On the surface Tom has the kind of problems many writers might wish they had. He has a nice-sized fan base, critical acclaim and a wife so supportive of his talent that she volunteers to pay all the bills so he can spend his days typing. Tom (Kyle Knauf) seems to have the perfect life, but his muse, Norman (Jake Suffian) thinks otherwise. Norman haunts Tom incessantly, voicing all the worries, concerns and crippling doubts that Tom tries to suppress. Timothy Nolan’s play, Not Dark Yet, has more complexities than its blurb and comical portrayal of a cross-dressing muse would have you believe. Like its main character, Tom, the real story lies beneath the surface.
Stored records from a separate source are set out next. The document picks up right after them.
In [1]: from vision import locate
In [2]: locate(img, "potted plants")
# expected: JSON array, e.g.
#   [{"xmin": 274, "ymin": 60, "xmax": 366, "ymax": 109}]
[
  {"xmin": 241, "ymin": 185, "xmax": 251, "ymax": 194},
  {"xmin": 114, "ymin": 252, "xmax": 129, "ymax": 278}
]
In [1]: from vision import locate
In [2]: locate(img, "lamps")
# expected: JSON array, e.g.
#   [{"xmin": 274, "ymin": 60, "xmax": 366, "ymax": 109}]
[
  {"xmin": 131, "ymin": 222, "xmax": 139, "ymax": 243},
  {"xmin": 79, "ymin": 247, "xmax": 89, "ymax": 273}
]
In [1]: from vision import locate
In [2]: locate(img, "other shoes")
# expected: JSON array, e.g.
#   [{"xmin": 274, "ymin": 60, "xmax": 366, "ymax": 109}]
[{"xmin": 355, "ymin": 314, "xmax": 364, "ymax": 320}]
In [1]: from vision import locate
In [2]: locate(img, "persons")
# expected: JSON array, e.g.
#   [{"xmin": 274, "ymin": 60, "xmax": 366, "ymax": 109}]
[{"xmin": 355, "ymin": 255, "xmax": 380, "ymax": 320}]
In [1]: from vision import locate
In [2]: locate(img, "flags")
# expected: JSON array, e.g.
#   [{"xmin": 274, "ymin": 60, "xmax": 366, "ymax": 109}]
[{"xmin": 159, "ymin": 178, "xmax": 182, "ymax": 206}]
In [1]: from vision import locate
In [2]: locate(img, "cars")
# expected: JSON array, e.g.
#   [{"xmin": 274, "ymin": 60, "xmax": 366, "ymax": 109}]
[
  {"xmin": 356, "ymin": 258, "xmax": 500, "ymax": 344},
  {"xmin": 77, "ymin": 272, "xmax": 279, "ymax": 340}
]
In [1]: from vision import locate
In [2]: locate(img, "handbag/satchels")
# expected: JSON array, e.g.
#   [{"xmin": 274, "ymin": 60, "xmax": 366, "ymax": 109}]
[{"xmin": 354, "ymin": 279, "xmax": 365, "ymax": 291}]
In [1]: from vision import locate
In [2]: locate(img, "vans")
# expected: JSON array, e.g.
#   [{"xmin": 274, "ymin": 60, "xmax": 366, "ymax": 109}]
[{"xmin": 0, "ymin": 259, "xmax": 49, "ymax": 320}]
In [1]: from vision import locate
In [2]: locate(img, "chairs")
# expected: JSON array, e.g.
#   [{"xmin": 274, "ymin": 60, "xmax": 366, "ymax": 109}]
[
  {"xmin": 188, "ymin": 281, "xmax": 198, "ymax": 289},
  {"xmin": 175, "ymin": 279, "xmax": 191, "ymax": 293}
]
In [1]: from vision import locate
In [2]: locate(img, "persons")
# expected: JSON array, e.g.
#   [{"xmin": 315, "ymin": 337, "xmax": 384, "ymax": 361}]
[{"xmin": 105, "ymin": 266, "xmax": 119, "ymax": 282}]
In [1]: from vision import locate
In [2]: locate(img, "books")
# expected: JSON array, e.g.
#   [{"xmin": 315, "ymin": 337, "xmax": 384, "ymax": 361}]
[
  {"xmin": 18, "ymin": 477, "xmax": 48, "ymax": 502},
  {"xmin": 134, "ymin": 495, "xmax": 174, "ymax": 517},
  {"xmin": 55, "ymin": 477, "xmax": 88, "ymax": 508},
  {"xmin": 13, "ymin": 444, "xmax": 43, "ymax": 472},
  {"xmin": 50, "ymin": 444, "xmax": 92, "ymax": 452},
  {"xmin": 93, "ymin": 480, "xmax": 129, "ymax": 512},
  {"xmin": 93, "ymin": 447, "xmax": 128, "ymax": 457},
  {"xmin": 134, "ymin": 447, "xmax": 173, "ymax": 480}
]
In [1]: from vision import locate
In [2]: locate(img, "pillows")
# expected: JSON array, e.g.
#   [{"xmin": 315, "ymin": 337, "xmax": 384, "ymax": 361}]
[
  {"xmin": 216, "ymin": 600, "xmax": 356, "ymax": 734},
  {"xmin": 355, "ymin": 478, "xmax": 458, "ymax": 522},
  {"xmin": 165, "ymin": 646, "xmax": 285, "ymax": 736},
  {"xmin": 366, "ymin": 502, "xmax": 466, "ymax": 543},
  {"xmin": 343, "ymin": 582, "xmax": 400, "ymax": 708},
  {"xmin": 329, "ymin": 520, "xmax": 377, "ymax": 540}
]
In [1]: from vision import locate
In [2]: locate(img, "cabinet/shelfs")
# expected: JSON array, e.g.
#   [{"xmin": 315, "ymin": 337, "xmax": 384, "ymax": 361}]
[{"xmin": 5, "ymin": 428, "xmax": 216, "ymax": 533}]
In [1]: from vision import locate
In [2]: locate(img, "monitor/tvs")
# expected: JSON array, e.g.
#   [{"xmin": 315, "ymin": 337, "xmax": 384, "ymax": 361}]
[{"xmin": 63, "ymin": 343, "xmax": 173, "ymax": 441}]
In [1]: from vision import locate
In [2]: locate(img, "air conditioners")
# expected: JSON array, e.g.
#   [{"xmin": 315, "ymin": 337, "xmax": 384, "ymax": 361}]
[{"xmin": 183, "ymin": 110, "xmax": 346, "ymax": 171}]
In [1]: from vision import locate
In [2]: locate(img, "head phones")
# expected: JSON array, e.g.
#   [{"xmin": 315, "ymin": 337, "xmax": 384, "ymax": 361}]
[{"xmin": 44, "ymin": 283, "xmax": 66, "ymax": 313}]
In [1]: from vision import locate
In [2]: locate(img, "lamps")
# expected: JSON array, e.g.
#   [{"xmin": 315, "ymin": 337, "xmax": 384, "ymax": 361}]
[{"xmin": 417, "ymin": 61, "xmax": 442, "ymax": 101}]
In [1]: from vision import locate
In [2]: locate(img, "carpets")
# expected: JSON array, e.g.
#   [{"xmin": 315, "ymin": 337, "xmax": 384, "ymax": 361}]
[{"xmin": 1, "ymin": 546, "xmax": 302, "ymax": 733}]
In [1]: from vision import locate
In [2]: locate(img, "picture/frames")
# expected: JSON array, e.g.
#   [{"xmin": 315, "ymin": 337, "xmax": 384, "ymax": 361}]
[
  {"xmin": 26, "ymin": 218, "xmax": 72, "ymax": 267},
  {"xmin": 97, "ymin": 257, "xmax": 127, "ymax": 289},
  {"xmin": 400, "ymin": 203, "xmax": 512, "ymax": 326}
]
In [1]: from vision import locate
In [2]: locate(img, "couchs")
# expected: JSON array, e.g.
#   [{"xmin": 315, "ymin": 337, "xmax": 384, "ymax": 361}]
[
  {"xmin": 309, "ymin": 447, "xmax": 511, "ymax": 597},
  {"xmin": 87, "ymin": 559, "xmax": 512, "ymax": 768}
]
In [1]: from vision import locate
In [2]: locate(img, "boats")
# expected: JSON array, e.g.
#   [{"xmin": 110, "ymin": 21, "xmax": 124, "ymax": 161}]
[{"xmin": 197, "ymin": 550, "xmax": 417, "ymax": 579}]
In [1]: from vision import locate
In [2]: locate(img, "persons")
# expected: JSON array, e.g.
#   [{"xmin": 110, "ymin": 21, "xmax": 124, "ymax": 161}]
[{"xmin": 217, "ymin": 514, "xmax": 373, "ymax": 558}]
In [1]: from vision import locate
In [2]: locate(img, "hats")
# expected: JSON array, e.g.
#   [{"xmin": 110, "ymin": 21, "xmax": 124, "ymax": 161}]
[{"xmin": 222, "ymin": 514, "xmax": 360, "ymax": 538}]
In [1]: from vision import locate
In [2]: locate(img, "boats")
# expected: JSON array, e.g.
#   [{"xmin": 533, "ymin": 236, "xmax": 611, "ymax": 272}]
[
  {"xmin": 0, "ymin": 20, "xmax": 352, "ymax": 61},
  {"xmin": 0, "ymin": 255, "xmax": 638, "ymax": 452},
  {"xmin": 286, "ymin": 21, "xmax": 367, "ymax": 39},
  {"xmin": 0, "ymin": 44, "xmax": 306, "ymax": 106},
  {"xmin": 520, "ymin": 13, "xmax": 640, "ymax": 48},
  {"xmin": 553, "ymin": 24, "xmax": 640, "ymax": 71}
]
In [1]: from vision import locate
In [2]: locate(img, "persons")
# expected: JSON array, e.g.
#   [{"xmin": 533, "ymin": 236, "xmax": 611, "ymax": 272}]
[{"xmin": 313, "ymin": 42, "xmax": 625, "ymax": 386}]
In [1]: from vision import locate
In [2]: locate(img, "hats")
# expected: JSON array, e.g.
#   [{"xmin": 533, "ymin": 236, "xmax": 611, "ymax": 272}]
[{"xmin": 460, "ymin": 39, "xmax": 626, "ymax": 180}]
Tom’s doting wife Anne (Elizabeth Bell) is also his pushy publicist and even something of a fiction writer groupie. She wants her husband to be the Next Big Thing – the guy on everyone’s front page who goes on talk shows impressing the world with his literary soul. The central question in the story is whether Tom wants that as well. He is plagued by Norman, who represents his inner torments and deepest fears - the biggest one being that his wife may only love him for his talent.
Knauf plays Tom with a deep, thoughtful center, as someone who likes writing about the truth, but not facing it. Bell is also very convincing as a woman falling out of love with her husband without officially saying so. Instead, Tom tries to pretend they’re both on the same page while Anne reacts coldly to his overtures, trying to shame him back to the keyboard.
Nolan has crafted a story without a clear hero and no obvious answers. He also offers an interesting perspective on writing, particularly in regards to people like Tom who enjoy doing it but not for a career.
The play ends on an open-ended note, though it does not bode well for Tom that Anne recoils at his declaration, “I love you more than words can say.” Without the words you wonder how long Tom will be able to retain that love.
Not Dark Yet is part of the 2008 New York International Fringe Festival.